Data shown below:

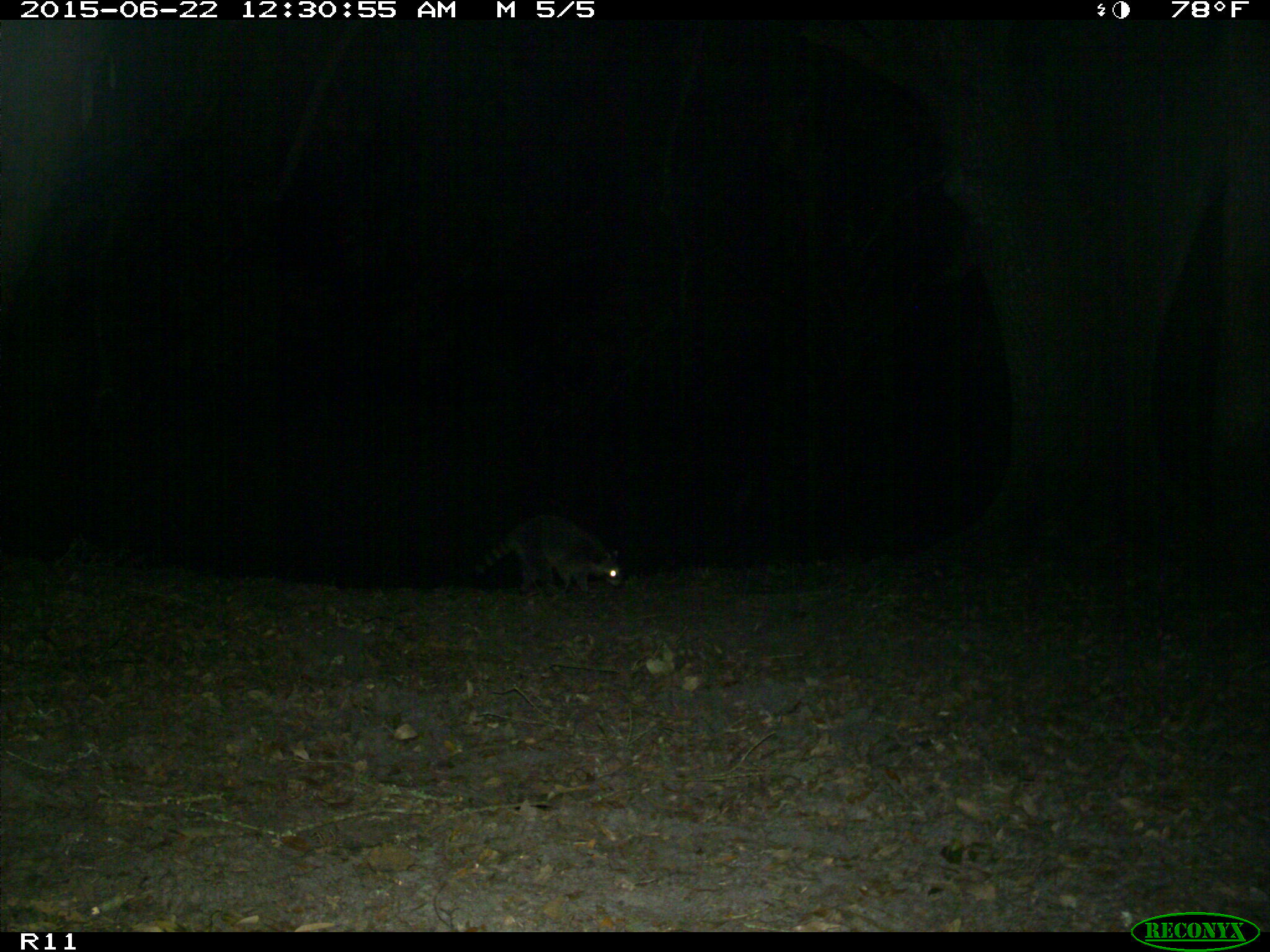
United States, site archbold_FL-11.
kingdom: Animalia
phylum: Chordata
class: Mammalia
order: Carnivora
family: Procyonidae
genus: Procyon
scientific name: Procyon lotor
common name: common raccoon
Procyon lotor (common raccoon).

End of Data shown.

## What to do
In the copy, no pictures should appear; the records themselves must be repeated exactly.

## Reply
United States, site archbold_FL-11.
kingdom: Animalia
phylum: Chordata
class: Mammalia
order: Carnivora
family: Procyonidae
genus: Procyon
scientific name: Procyon lotor
common name: common raccoon
Procyon lotor (common raccoon).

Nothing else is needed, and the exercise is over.